Chapter (compiler-chapter) discusses the Lisp compiler, which converts Lisp programs into "machine language". Chapter (macros-chapter) explains the Lisp macro facility, which allows users to write their own extensions to Lisp, extending both the interpreter and the compiler. The next two chapters go into detail about two such extensions, one that provides a powerful iteration control structure (chapter (loop-chapter)), and one that provides a powerful data structure facility (chapter (defstruct-chapter)).

Chapter (flavor-chapter) documents flavors, a language facility to provide generic functions using the paradigm used in Smalltalk and the Actor families of languages, called "object-oriented programming" or "message passing". Flavors are widely used by the system programs of the Lisp Machine, as well as being available to the user as a language feature.

Chapter (io-chapter) explains the Lisp Machine's Input/Output system, including streams and the printed representation of Lisp objects. Chapter (pathname-chapter) documents how to deal with pathnames (the names of files).
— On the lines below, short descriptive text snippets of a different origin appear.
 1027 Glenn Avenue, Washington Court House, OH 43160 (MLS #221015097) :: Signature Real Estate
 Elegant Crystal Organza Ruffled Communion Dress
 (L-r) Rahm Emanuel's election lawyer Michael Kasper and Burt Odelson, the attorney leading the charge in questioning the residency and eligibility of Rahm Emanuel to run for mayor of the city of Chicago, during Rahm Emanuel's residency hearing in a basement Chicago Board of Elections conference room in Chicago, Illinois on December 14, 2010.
Chapter (package-chapter) describes the package system, which allows many name spaces within a single Lisp environment. Chapter (system-chapter) documents the "system" facility, which helps you create and maintain programs that reside in many files.
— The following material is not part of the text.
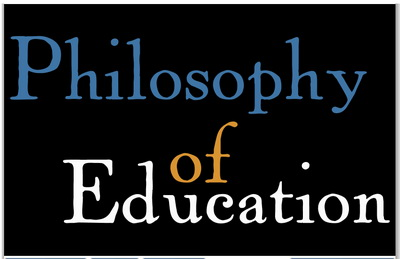 the role of relationship building in my philosophy of education The purpose and scope of christian education the importance of building a christian philosophy of education cannot be overstated for parents, teachers • discipline and order play major roles in the efficiency and effectiveness of the teaching-learning.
Chapter (process-chapter) discusses the facilities for multiple processes and how to write programs that use concurrent computation. Chapter (error-chapter) explains how exceptional conditions (errors) can be handled by programs, handled by users, and debugged. Chapter (code-chapter) explains the instruction set of the Lisp Machine, and tells you how to examine the output of the compiler. Chapter (query-chapter) documents some functions for querying the user, chapter (time-chapter) explains some functions for manipulating dates and times, and chapter (misc-chapter) contains other miscellaneous functions and facilities.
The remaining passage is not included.